You may find the "more extended and complex" example informative:
http://docs.julialang.org/en/latest/manual/parallel-computing/#shared-arrays

You'd need to set something up more complex for load-balancing, but, e.g., 
`assignment = SharedArray(Int, 2, nworkers())` would be a nice tool (worker i 
takes a chunk of indexes from assignment[1:i]:assignment[2:i]).

--Tim

On Thursday, August 27, 2015 09:40:33 PM Greg Plowman wrote:
> Firstly, I hope it's OK to revive this thread.
> 
> @parallel doesn't do dynamic load balancing.
> So I'm still interested in a pmap_reduce() or equivalent which does dynamic
> allocation to workers AND reduces on the fly.
> 
> Just to be clear:
> The "chunks" of work given to each worker might vary in execution time.
> The workers might vary in their execution speed.
> 
> It's difficult to optimally split job into chunks to assign to workers
> upfront.
> 
> Although pmap does assign chunks of work dynamically, it's still not
> optimal if the number of chunks is of the same order of the number of
> workers.
> It's very possible a slow worker will be left running a long "chunk". Or
> simply that only some workers will be required to finish any remaining
> chunks, leaving other workers idle.
> 
> It seems more granularity may help. i.e. Splitting job into many chunks so
> that #chunks >> #workers.
> But then pmap becomes unviable because it returns an array of results for
> each chunk, which requires too much memory.

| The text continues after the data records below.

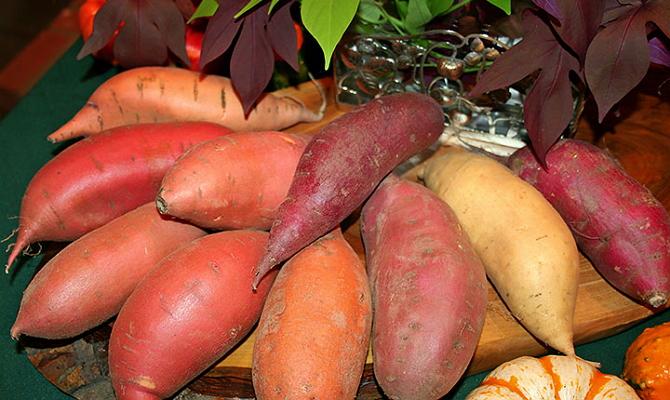 Клубни батата по содержанию крахмала превосходят картофель
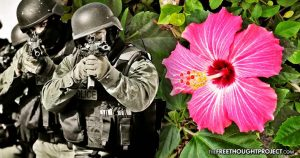 Innocent Family Raided by SWAT, Held at Gunpoint After Cops Mistook Hibiscus for Weed
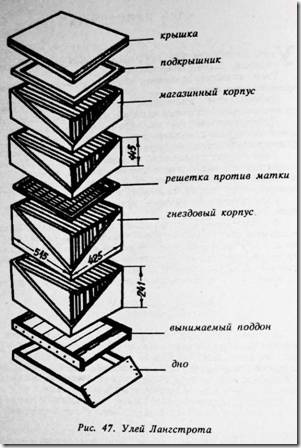 В конструкциях корпусов ульев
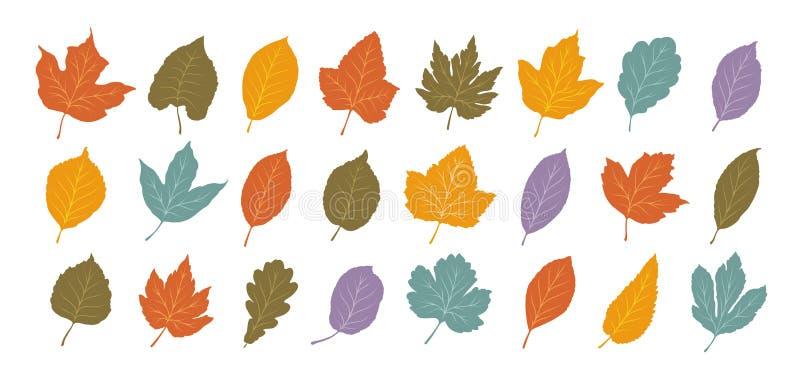 Dekoracyjni liście, set Jesień, liścia spadku pojęcie obcy kreskówki kota ucieczek ilustraci dachu wektor ilustracji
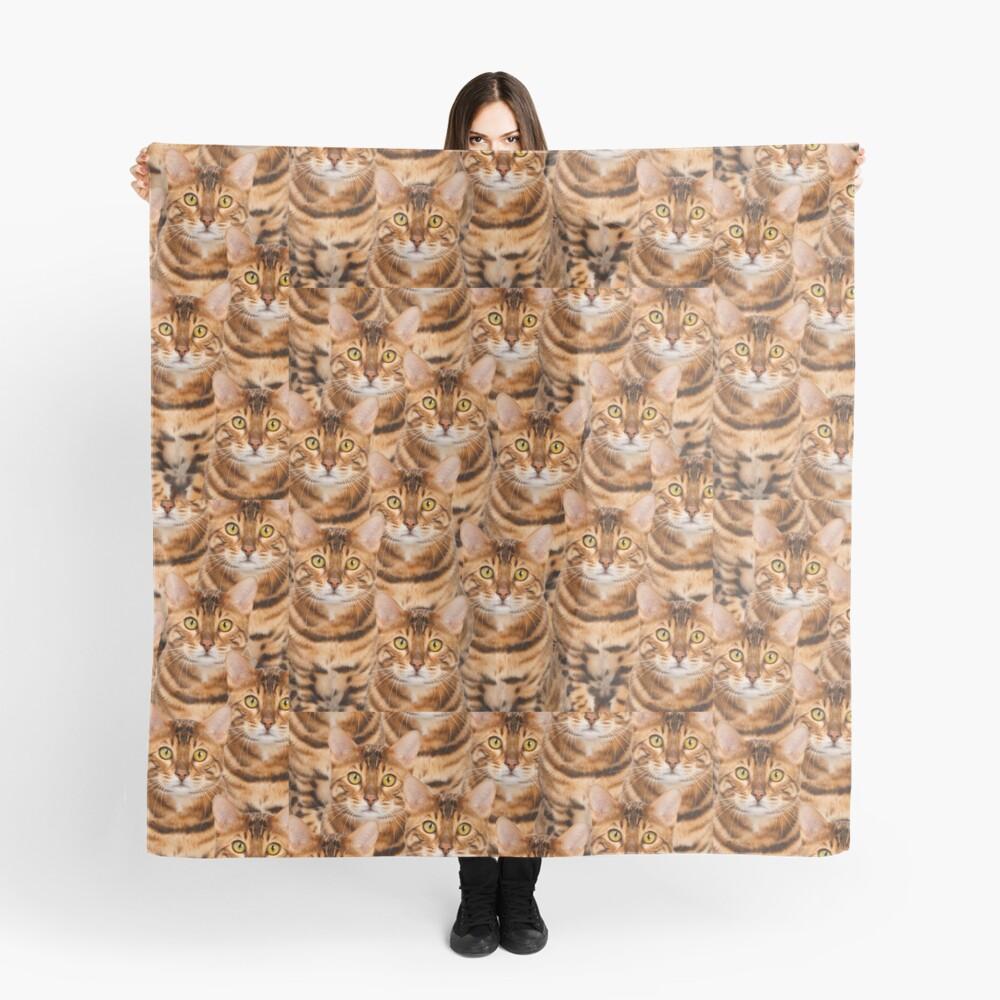Espectacular diseño de gatito de Bengala Pañuelo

> I don't need the intermediate results, so I could reduce on the fly.
> 
> Hence my interest in a version of pmap which returns the final reduced
> result only.
> Is it possible to comment on my original question about a modified pmap?
> 
> Or have I misunderstood pmap &/or @parallel? Or are there other options?
> 
> Thanks, Greg
> 
> On Friday, July 17, 2015 at 3:09:03 PM UTC+10, Greg Plowman wrote:
> > Thanks Jameson.
> > 
> > My error was from the line: trialCounts = MySimulation(trial, numIter)
> > Error message: trialCounts not defined
> > 
> > This had something to do with the variable name (used later, perhaps if
> > statements guarding scope and now local)

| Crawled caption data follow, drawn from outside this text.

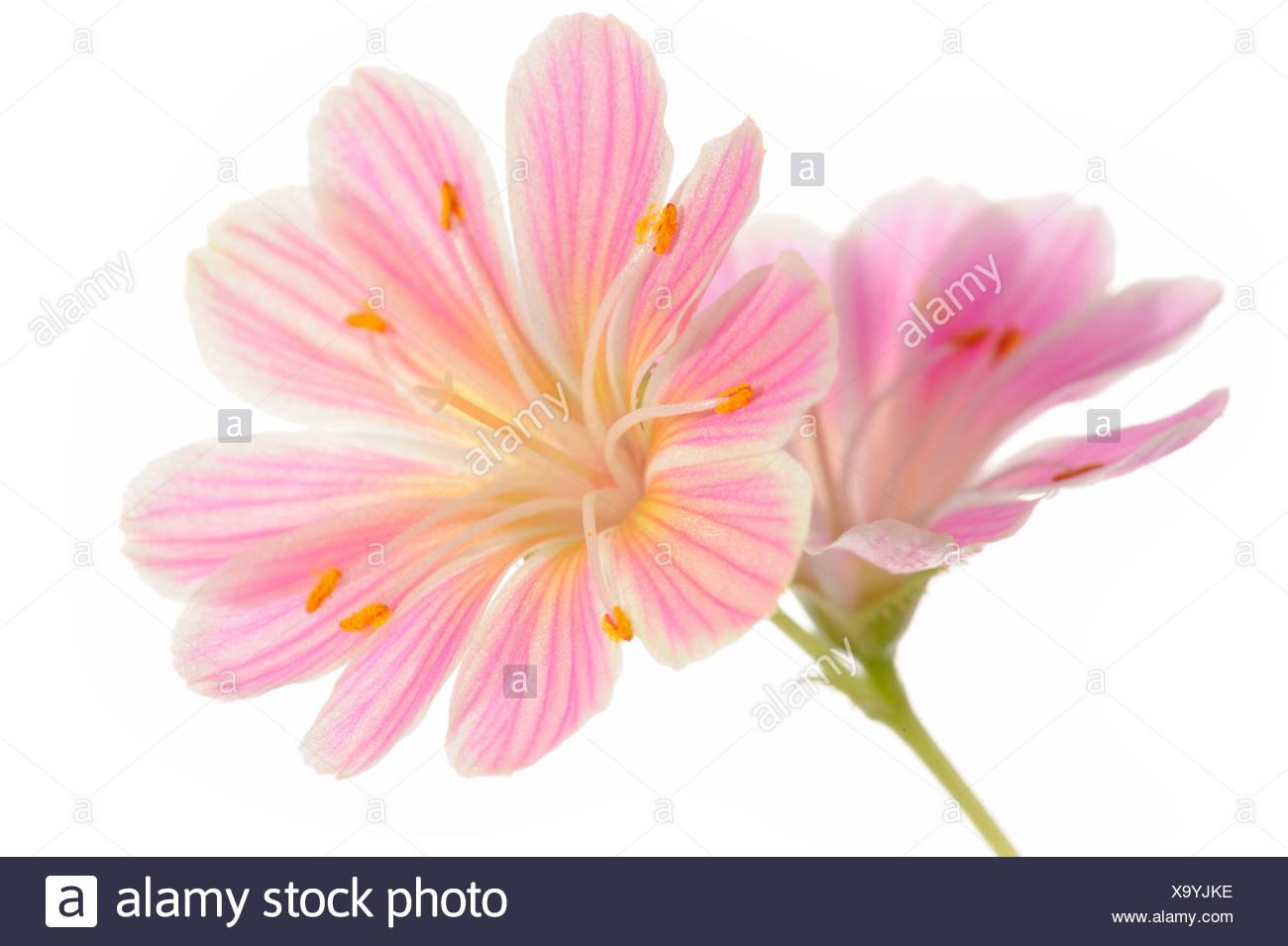 Pink Lewisia (Lewisia Cotyledon) - Stock Image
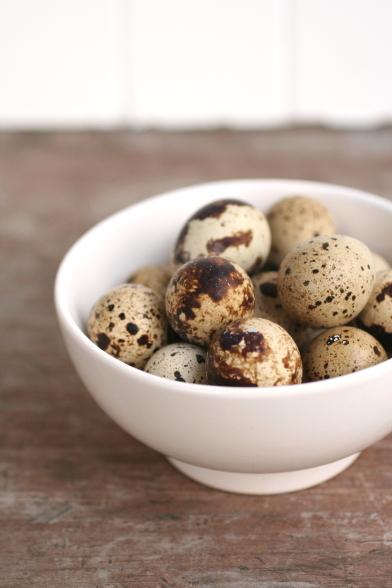 Quail Eggs 2_8801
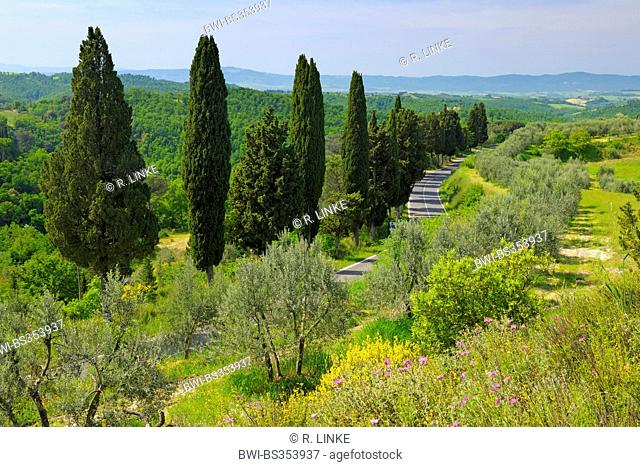 Italian cypress (Cupressus sempervirens), country road lined by cypress trees through forest and meadow landscape, Italy, Tuscany, Siena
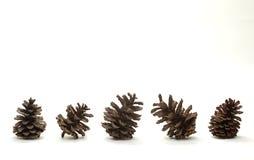 Grupo de cones do pinho isolados Fotografia de Stock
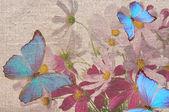 上花 grunge 的蝴蝶 — 图库照片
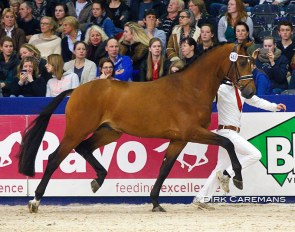 Handsome O at the 2015 KWPN Stallion Licensing :: Photo © Dirk Caremans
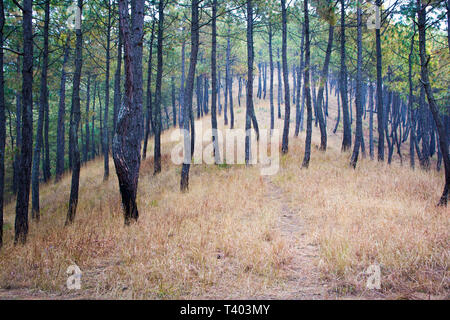 Hills, trees, pine forest and himalayas in remote area of Nepal - Stock Image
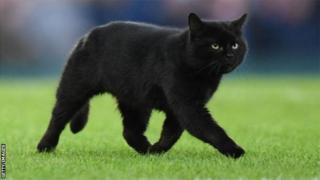 Чорний кіт на полі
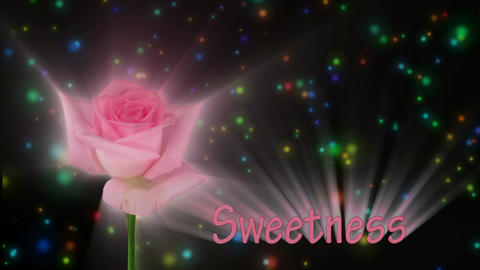 "Pink rose ""Sweet Akito"" color meaning ""Sweetness"" 1a... Stock Video Footage"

> > In any case, if I change variable name, it works: counts = MySimulation(
> > trial, numIter)
> > 
> > 
> > Thanks again for your help.
> > 
> > Greg
> > 
> > 
> > 
> > On Friday, July 17, 2015 at 2:48:44 PM UTC+10, Jameson wrote:
> > 
> > i believe that length(chunks) will be <= nworkers()
> > 
> > the last statement of the for loop should be the "return" value from that
> > iteration. (for example: the variable name `trialCount`).
> > 
> > On Fri, Jul 17, 2015 at 12:12 AM Greg Plowman <[email protected]> wrote:
> > 
> > OK thanks.
> > I didn't consider @parallel (probably because I considered it for only
> > large trials of small work units, whereas I considered pmap more suited to
> > relatively small trials of longer running work units)
> > In any case, @parallel works fine.
> > 
> > Old pmap code skeleton:
> > trialCounts = pmap(MySimulation, [1:numTrials], fill(numIter, numTrials))

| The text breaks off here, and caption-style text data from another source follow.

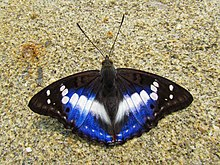 Open wing position of Mimathyma ambica Kollar, 1844 – Indian Purple Emperor.jpg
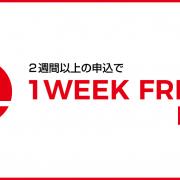 人気語学学校「LaL」とのコラボ企画!iae留学ネットだけの授業料最大50%OFFキャンペーン!8/31まで!
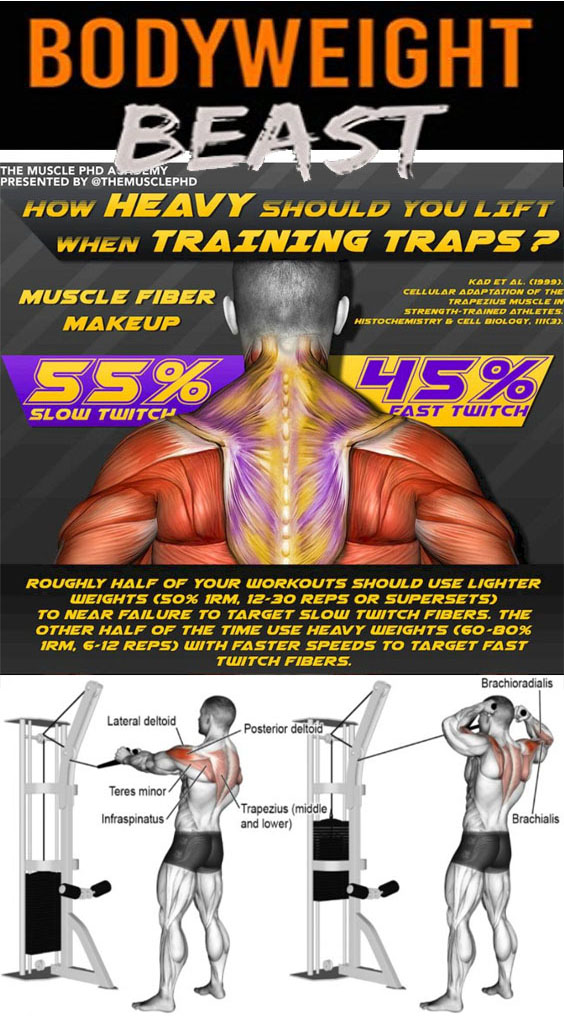 Training Traps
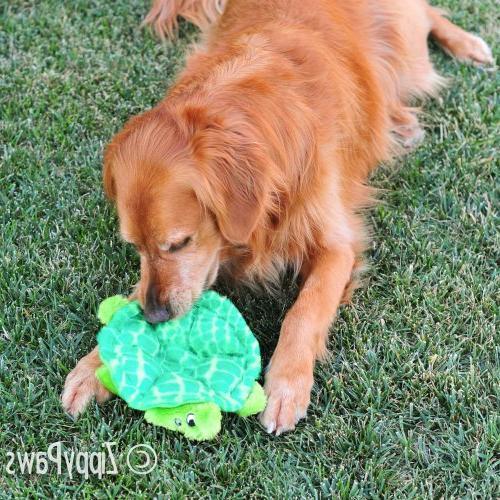 ZippyPaws Plush Dog Toy - Slowpoke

> > totalCounts = sum(trialCounts)
> > 
> > New @parallel code
> > totalCounts = @parallel (+) for trial = 1:numTrials
> > 
> >     MySimulation(trial, numIter)
> > 
> > end
> > 
> > 
> > 
> > However, I have 2 questions:
> > 
> > 1. When I try to modify @parallel code to assign the result to a variable
> > inside the loop, I get an error.
> > I don't understand the @parallel macro, but I'm guessing I can't assign to
> > variable inside loop?
> > 
> > totalCounts = @parallel (+) for trial = 1:numTrials
> > 
> >     trialCount = MySimulation(trial, numPlays)
> >     print(trialCount) # or some other processing with trialCount
> > 
> > end
> > 
> > 
> > 
> > 2. Again I don't @parallel macro but it seems to call preduce (see below),
> > which seems to collect results in an array of size numTrials / nworkers().
> > If this is so, then memory requirement still has a dependency on the
> > number of trials.
> > I was trying to limit the results array to the number of workers,
> > independent of number of trials.
> > Is my understanding here correct?
> > 
> > function preduce(reducer, f, N::Int)
> > 
> >     chunks = splitrange(N, nworkers())
> >     results = cell(length(chunks))
> >     for i in 1:length(chunks)
> >     
> >         results[i] = @spawn f(first(chunks[i]), last(chunks[i]))
> >     
> >     end
> >     mapreduce(fetch, reducer, results)
> > 
> > end
> > 
> > 
> > 
> > Greg
> > 
> > 
> > 
> > 
> > 
> > 
> > 
> > 
> > 
> > 
> > On Friday, July 10, 2015 at 12:24:16 PM UTC+10, Jameson wrote:
> > 
> > this sounds like you may be looking for the `@parallel reduce_fn for itm =
> > lst; f(itm); end` map-reducer construct (described on the same page)?
> > 
> > On Thu, Jul 9, 2015 at 9:23 PM Greg Plowman <[email protected]> wrote:
> > 
> > I have been using pmap for simulations and find it very useful
> > and convenient.
> > However, sometimes I want to run a large number of trials where the
> > results are also large. This requires a lot of memory to hold the returned
> > results.
> > If I'm only interested the final, reduced result, and not concerned with
> > the raw individual trial results, then returning entire array seems
> > unnecessary.
> > I want to reduce on the fly, avoiding the need to keep all trial results.
> > I want to run more trials than workers for load balancing. (And possibly
> > because I'm interested in summary results of individual trials, not the
> > entire raw results).
> > 
> > With the help of the simplified version of pmap presented in the docs (
> > http://julia.readthedocs.org/en/latest/manual/parallel-computing/), I
> > have a tenuous understanding of how pmap works. Although the actual
> > implementation scares me.
> > In any case, I was wondering before I progress further, whether a modified
> > version of pmap could be designed to reduce on-the-fly.
> > Here are some modifications to the simplified, documentation version.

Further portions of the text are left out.